Search the records for the string "States" and return each line that has it.
────
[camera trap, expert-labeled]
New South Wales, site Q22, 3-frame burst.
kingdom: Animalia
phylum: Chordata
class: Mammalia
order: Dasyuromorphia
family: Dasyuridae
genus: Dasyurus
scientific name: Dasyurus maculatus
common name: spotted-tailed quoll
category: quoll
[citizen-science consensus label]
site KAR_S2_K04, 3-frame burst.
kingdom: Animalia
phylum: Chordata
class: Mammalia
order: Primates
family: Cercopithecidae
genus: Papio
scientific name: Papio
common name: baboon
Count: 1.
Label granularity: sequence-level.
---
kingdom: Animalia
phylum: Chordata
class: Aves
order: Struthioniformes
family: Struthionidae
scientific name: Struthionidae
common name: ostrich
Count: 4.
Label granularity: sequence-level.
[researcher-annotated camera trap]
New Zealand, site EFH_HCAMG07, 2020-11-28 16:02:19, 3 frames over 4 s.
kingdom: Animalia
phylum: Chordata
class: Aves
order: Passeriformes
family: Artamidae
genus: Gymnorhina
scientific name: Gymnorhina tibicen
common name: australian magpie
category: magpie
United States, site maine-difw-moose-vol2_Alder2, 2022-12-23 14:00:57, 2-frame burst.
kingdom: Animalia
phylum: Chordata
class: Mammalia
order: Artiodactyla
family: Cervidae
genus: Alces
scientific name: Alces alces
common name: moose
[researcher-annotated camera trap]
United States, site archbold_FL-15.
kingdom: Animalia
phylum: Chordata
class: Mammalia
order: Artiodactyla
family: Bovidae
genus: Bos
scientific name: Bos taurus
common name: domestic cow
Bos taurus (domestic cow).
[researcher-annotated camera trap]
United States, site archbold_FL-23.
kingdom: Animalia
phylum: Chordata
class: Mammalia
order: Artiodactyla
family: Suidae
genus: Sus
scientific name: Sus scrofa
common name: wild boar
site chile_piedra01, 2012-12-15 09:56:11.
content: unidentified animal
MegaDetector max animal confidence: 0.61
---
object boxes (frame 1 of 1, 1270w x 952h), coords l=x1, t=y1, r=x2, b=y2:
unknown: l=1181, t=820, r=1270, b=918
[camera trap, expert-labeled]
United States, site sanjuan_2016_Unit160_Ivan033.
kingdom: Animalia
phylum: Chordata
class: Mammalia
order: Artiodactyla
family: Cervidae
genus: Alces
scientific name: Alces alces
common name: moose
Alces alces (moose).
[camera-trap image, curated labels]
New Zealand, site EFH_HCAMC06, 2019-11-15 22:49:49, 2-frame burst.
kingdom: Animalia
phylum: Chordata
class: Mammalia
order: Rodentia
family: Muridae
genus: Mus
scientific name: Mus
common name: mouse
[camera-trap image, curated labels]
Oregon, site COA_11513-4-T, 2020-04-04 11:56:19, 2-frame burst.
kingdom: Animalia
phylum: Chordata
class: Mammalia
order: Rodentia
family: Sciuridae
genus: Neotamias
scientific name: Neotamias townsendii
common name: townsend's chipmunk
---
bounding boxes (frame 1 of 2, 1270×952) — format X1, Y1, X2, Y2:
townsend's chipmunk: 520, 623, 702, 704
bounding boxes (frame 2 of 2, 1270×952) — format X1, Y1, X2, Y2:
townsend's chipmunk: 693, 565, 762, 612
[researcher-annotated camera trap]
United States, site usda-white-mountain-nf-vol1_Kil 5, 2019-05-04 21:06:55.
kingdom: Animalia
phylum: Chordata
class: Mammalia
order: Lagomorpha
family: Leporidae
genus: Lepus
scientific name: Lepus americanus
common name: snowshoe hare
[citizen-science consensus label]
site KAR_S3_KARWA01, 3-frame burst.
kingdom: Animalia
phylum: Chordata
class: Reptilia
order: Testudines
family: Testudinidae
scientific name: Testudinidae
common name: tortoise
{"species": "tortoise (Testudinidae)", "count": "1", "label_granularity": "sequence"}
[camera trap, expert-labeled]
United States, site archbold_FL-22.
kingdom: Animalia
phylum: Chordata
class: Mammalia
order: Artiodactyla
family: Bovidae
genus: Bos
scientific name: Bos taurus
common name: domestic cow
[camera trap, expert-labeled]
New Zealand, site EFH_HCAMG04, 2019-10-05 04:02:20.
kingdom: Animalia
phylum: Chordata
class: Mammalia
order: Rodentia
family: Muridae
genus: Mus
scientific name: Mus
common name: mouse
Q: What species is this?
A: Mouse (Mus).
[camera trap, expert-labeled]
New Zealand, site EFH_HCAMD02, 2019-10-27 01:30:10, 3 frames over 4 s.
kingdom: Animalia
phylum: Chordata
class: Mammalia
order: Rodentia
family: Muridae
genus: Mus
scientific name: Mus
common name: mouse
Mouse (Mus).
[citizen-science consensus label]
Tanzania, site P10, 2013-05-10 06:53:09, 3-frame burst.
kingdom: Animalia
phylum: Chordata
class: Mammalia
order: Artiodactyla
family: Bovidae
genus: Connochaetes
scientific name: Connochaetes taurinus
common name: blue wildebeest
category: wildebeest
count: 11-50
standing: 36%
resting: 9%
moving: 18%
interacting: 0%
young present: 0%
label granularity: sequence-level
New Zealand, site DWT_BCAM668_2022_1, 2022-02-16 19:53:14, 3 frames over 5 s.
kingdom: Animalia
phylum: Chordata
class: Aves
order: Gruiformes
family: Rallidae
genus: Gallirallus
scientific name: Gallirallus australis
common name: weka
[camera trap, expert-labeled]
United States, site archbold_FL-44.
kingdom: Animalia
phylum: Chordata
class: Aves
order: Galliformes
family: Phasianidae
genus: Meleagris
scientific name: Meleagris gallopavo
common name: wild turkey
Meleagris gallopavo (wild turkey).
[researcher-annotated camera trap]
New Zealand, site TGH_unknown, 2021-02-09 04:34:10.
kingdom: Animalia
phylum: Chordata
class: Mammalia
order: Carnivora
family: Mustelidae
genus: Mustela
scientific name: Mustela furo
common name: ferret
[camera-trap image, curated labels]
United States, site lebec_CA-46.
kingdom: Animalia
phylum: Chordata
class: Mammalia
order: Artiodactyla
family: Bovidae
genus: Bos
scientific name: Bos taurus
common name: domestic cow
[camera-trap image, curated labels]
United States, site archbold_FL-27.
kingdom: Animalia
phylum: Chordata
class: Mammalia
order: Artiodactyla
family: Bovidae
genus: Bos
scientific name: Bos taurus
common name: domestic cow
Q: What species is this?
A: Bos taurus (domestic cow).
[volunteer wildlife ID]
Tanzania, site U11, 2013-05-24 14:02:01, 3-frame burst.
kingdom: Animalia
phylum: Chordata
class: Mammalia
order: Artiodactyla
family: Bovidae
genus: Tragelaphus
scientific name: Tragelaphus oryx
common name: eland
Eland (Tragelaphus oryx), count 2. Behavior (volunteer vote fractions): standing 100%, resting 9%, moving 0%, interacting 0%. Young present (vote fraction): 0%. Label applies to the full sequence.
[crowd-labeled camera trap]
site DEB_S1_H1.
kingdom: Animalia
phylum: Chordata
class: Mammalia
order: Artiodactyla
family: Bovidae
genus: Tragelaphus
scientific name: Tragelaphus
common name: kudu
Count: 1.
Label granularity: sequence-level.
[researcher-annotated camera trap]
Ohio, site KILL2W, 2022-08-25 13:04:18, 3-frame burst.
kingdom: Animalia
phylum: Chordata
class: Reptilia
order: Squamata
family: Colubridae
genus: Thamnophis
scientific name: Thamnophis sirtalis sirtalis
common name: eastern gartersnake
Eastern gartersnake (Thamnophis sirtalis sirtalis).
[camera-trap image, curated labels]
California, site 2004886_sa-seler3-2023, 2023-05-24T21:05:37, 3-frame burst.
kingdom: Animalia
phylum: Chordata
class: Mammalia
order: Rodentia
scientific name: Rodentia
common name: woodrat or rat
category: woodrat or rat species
────
ANSWER SPACE —
United States, site maine-difw-moose-vol2_Alder2, 2022-12-23 14:00:57, 2-frame burst.
United States, site archbold_FL-15.
United States, site archbold_FL-23.
United States, site sanjuan_2016_Unit160_Ivan033.
United States, site usda-white-mountain-nf-vol1_Kil 5, 2019-05-04 21:06:55.
United States, site archbold_FL-22.
United States, site archbold_FL-44.
United States, site lebec_CA-46.
United States, site archbold_FL-27.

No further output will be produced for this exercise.